** Start **
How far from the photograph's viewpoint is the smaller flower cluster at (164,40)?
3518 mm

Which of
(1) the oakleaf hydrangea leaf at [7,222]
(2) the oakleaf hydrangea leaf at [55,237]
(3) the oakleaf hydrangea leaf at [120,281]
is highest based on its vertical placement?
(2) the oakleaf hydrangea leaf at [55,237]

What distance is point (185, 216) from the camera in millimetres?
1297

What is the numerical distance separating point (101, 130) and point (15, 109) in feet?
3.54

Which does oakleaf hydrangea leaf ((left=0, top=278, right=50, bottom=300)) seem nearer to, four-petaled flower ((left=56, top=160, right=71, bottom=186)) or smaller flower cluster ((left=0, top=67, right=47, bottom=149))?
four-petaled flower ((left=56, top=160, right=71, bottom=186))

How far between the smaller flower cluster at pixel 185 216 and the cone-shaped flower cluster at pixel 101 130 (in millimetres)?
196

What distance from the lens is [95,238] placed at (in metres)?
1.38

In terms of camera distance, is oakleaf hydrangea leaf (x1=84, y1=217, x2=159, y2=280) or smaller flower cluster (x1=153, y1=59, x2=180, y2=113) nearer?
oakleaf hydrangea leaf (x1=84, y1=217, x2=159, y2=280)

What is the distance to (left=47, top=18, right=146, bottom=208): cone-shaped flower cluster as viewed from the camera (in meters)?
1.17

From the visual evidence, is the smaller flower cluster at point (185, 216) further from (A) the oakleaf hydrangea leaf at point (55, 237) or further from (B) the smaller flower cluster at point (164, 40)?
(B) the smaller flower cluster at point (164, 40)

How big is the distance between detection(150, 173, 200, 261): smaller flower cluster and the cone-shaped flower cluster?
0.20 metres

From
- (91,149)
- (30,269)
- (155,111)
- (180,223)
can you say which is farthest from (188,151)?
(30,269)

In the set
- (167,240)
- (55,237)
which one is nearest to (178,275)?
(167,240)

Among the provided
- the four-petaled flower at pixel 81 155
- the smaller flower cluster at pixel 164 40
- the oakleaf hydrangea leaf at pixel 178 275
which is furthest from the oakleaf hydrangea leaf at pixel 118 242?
** End **
[Set task]
Please turn the records into a numbered list with one line per item and blank lines left out, starting at the line that contains "From the visual" and ending at the last line of the records.

[Final answer]
1. From the visual evidence, is the smaller flower cluster at point (185, 216) further from (A) the oakleaf hydrangea leaf at point (55, 237) or further from (B) the smaller flower cluster at point (164, 40)?
2. (B) the smaller flower cluster at point (164, 40)
3. How big is the distance between detection(150, 173, 200, 261): smaller flower cluster and the cone-shaped flower cluster?
4. 0.20 metres
5. From
6. - (91,149)
7. - (30,269)
8. - (155,111)
9. - (180,223)
10. can you say which is farthest from (188,151)?
11. (30,269)
12. In the set
13. - (167,240)
14. - (55,237)
15. which one is nearest to (178,275)?
16. (167,240)
17. Among the provided
18. - the four-petaled flower at pixel 81 155
19. - the smaller flower cluster at pixel 164 40
20. - the oakleaf hydrangea leaf at pixel 178 275
21. which is furthest from the oakleaf hydrangea leaf at pixel 118 242?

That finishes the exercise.